According to Micene, bringing Red Hat's OpenShift Enterprise PaaS developer's tool sets and AWS EC2's infrastructure together as a solution will provide elasticity and ease of use to DLT's clients.

"It really provides that return on what you are actually investing in much quicker, and gets you to your goals of doing real work as opposed to learning the tools just for the sake of learning it," said Micene. "They want something to rapidly deploy, start using as soon as it's done without having to do too much additional customization up and beyond what the solution can leverage."

As DLT Solutions primarily focuses on the public sector, including federal, local and state government, and education, CODEvolve's subscription model will be a big help, said Micene.

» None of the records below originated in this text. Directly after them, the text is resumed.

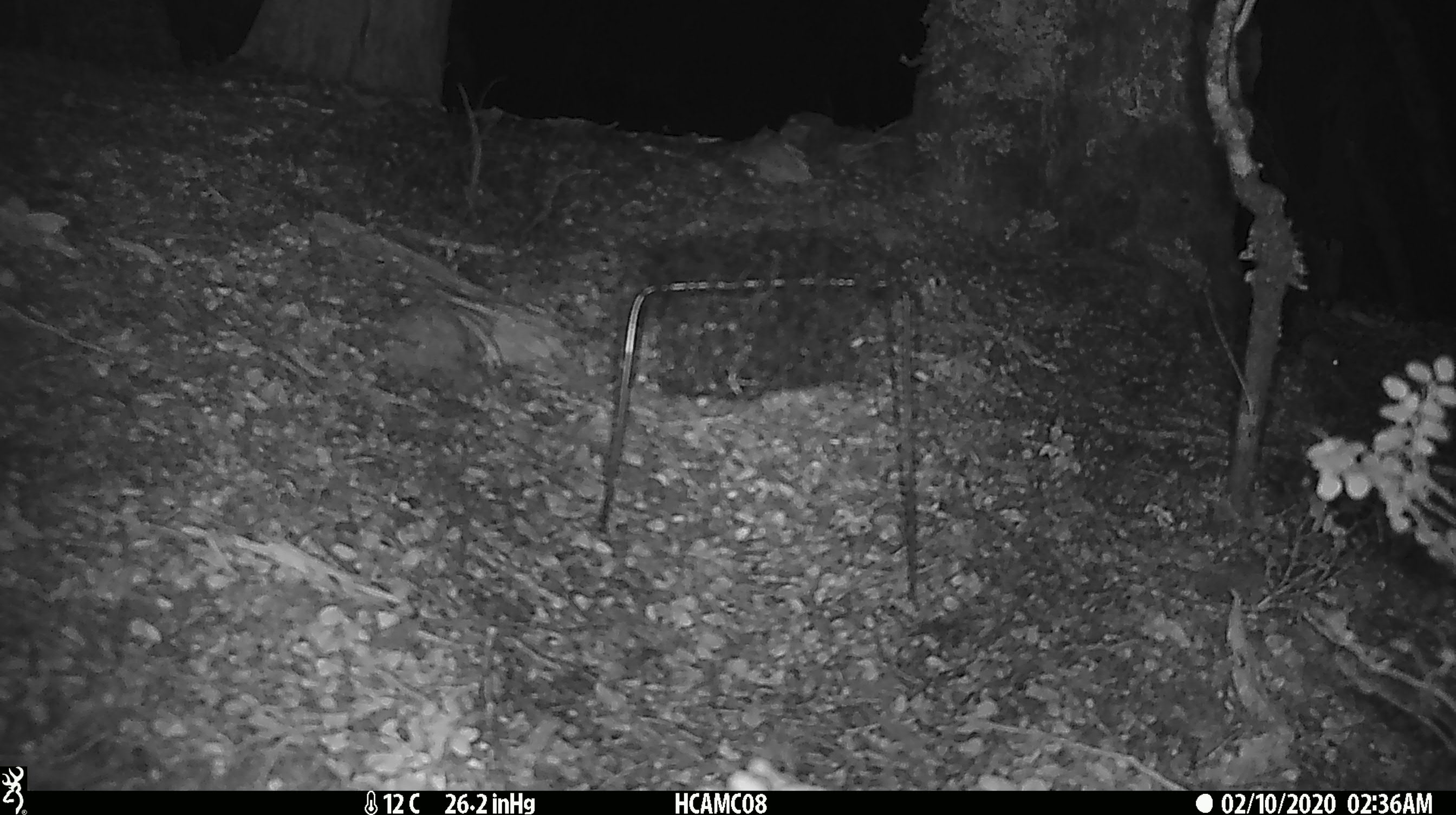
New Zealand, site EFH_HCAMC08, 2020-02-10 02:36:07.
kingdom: Animalia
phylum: Chordata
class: Mammalia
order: Rodentia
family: Muridae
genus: Mus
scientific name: Mus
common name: mouse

"In post 2014 sequestration, and the up-and-coming 2015 budget, the government isn't decreasing what they are asking us to do," said Micene. "Because of services and subscriptions to software, it's shifting to an operational expense, so they can do a lot of the upgrades and application refreshes without having to do capital outlay processes, which makes dealing with budgets easier and shortens timeline."

Micene stated that working with the federal side is about 60 percent of the company's focus.

"The federal market is fairly broad and, because of its size, there is a lot of effort and initiatives going on there," said Micene. "There are some challenges with state and local because [they're] not as regional, so it's hard to reach out to many customers as much as we'd like to."

There are additional tasks that can be done with the platform, especially since OpenShift's open sourced product and Amazon Services' tools and new frameworks are constantly being added, said Micene.

For the future, DLT Solutions will continue to engage with customers to find out what can be done further with CODEvolved, said Micene.

"That makes us excited for the potential for expandability and productivity," said Micene. "As far we're concerned, the engineering is complete but it may not be 100 percent with what our customers want [so] I'm looking forward to have our customers drive where the solution set evolves to."